Ce qui va particulièrement retenir l’attention des spectateurs et les impressionner dans After the Long Rains, c'est sa variété au niveau de l'image et de ses compositions, ou plutôt le fait que Hauser résiste à la tentation de s'arrêter sur une seule esthétique uniforme. L'arsenal de dispositifs visuels et d'éléments perturbateurs qu'il propose (une caméra aussi mobile qu’un smartphone tenu à la main, des myriades de distorsions et de manipulations de l'image à travers des filtres, des objectifs qui transforment personnages et décors en grosses taches de couleurs presque psychédéliques) attire l'attention sur lui de manière parfois contre-productive, et pourtant, ces effets épousent toujours totalement, sans jamais nous en détourner, l'élan du récit, qui raconte comment Aisha trouve un père de remplacement en la personne du pêcheur Hassan (Bosco Baraka Karisa).
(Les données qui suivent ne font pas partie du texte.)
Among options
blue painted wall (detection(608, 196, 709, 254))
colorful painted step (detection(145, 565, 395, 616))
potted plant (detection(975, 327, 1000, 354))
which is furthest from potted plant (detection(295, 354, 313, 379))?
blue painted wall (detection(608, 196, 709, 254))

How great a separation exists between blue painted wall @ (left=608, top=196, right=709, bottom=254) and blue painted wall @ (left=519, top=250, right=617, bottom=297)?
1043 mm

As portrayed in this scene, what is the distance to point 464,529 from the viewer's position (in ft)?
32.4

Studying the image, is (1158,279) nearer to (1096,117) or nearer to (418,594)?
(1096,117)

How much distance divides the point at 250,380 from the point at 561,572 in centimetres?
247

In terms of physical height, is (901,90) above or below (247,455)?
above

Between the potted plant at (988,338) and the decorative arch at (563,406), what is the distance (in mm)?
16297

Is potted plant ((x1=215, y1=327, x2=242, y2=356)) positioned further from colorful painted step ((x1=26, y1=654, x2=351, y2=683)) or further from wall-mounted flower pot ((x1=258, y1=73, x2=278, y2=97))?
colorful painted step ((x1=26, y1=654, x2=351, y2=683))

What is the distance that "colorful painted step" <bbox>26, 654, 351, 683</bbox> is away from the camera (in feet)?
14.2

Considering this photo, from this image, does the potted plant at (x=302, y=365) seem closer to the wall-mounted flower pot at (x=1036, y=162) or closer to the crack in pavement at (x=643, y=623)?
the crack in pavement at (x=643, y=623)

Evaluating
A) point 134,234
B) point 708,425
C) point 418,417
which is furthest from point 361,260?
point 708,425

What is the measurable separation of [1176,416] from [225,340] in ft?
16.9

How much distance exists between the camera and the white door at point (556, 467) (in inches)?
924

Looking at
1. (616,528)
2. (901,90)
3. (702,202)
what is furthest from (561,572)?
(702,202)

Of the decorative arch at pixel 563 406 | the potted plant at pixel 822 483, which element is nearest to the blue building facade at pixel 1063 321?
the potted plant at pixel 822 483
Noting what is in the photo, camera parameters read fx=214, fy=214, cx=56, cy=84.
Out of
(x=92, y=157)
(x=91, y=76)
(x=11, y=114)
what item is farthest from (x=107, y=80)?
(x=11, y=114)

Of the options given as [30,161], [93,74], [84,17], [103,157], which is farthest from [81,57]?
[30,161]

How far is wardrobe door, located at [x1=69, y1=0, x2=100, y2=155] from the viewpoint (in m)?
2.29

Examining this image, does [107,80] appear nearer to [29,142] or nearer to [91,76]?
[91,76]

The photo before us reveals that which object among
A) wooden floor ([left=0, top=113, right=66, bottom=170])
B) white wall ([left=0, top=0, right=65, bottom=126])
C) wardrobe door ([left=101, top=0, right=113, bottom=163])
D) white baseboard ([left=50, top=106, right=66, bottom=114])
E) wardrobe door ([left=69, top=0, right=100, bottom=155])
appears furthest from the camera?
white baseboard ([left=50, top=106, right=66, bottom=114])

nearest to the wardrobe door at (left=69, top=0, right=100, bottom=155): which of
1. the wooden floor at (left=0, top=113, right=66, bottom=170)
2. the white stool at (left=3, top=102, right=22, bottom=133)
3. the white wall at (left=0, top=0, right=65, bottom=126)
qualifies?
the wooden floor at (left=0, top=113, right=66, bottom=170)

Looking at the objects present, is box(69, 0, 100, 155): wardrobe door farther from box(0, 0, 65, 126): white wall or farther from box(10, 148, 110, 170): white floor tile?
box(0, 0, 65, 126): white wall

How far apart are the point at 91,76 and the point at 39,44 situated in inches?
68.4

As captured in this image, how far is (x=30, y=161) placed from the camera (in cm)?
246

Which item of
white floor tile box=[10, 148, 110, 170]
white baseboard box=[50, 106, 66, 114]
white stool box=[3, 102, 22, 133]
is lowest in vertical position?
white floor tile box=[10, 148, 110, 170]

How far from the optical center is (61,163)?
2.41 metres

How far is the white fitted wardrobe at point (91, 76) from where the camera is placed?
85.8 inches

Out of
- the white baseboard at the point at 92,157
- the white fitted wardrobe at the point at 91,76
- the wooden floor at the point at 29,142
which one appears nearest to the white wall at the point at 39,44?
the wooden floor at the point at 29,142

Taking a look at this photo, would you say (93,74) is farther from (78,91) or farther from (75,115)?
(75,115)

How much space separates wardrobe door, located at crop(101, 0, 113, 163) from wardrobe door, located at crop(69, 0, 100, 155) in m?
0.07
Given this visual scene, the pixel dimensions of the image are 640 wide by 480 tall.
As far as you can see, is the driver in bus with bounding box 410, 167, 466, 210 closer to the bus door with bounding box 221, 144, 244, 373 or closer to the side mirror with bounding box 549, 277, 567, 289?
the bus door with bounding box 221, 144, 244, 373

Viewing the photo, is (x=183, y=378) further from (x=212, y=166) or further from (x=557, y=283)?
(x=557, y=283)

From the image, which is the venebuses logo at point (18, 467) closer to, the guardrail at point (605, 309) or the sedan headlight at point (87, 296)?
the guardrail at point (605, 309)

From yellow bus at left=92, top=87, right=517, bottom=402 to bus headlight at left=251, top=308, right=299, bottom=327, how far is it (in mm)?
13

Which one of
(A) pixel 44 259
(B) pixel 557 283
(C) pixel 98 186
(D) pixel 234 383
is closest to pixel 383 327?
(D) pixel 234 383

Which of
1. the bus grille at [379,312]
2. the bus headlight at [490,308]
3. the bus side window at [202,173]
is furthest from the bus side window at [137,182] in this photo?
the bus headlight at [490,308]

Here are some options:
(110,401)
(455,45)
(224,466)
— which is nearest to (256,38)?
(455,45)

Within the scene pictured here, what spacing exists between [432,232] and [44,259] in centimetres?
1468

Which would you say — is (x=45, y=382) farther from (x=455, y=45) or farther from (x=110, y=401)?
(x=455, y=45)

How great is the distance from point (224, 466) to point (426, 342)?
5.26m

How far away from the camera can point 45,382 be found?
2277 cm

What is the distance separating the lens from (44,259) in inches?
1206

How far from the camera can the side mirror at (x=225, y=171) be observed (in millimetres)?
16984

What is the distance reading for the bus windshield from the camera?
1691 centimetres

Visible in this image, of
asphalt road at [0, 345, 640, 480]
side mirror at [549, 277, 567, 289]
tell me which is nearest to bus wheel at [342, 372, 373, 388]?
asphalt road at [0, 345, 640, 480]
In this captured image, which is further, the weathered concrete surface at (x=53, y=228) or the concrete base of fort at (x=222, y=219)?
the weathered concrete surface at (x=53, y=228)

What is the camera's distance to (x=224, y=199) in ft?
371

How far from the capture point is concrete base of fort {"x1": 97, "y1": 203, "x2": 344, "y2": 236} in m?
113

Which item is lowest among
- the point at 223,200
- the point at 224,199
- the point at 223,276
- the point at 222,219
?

Son vrai père étant très occupé par son travail de chauffeur à moto, Hassan l'amène sur l'eau, lui apprend à naviguer et stimule son imagination avec des récits sur le "poisson d’or" que son père à lui, également pêcheur, cherchait vaillamment à soustraire à la mer.

After the Long Rains parle de briser le cycle de la continuité, aux niveaux micro, macro, et même extra-cinématographique, rêvant d’une Afrique où on n'est pas programmé pour hériter des horizons limités de ses parents (d'ailleurs le frère d’Aisha lui-même, Omari, fait jouer cette prérogative en ouvrant une boutique de mode importée qui fonctionne bien). Ce n'est peut-être pas une bonne idée d'évaluer ce film uniquement en tant que belle démonstration d’effort et de travail de la part du réalisateur encore en développement qu'est Hauser, mais il n'en reste pas moins jubilatoire d’avoir un point d’observation privilégié pour assister à ses expérimentations de jeunesse et de le voir céder à sa tentation de pulvériser toute frontière (continentale ou cinématographique) qui pourrait le limiter.

After the Long Rains est une coproduction entre le Kenya et la Suisse, pilotée par Damien Hauser et Art4um Production GmbH. Les ventes internationales du film sont assurées par Rushlake Media.